Return, unchanged, the passage of the meat survey text below that begins at the words "The survey of" and stops after the words "those aged 25-34.".

- TEXT SHOWN:
BEGIN
Two-thirds of men in Britain say they would rather die five to ten years early than give up meat, according to a new survey.
More than one in ten said giving up meat would make them feel less masculine, and a third said they believed humans were meant to eat meat – compared to one-quarter of the women surveyed.
The survey of 2,000 people, conducted by OnePoll for the charity campaign No Meat May, found both men and women viewed diets that excluded meat as more feminine.
More than one in 20 men surveyed also said they would rather go to jail than stop eating meat, rising to 11% for those aged 25-34.
However the survey found that many men and women would consider a plant-based diet in exchange for certain health benefits.
A total 18% of men surveyed said they would stop eating meat if it improved their sexual performance and 35% if it improved their health.
The survey also found increasing numbers of young people following meat-free diets, in a trend that has been eagerly adopted by British supermarket and popular food chains chains in recent years.
Around half of Brits surveyed said they have at least one female friend who is vegetarian or vegan compared to 38% who have a male friend following the diets.
For those aged over 65, that reduces to just 15% who have a vegetarian male friend, and 6% who know a man following a vegan diet.
Women told the survey that health implications were the main reasons they would consider switching to a vegetarian or vegan diet.
A total 38% said they would stop eating meat if it improved their health, 36% if it reduced their chance of developing certain cancers, and 33% if they lost a stone or more in weight.
While 76% of people surveyed said they cared about the environment, just 26% would stop eating meat to reduce their environmental impact.
And a staggering 39% said they would prefer not to date a vegan.
Women were less likely than men to date a vegan – with 39% telling the survey they would prefer not to have a partner who followed a plant-based diet, compared to 37% of men.
People of both genders aged 25 – 44 are also far less likely to date a vegan than those of other age groups, with 54% of 25 – 34 year olds and 46% of 35 – 44 year olds saying they would prefer not to, according to the survey.
END
- DATA EXCERPT:
BEGIN
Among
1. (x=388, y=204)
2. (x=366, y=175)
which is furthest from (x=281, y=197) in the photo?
END
- RESPONSE TO THIS TASK:
The survey of 2,000 people, conducted by OnePoll for the charity campaign No Meat May, found both men and women viewed diets that excluded meat as more feminine.
More than one in 20 men surveyed also said they would rather go to jail than stop eating meat, rising to 11% for those aged 25-34.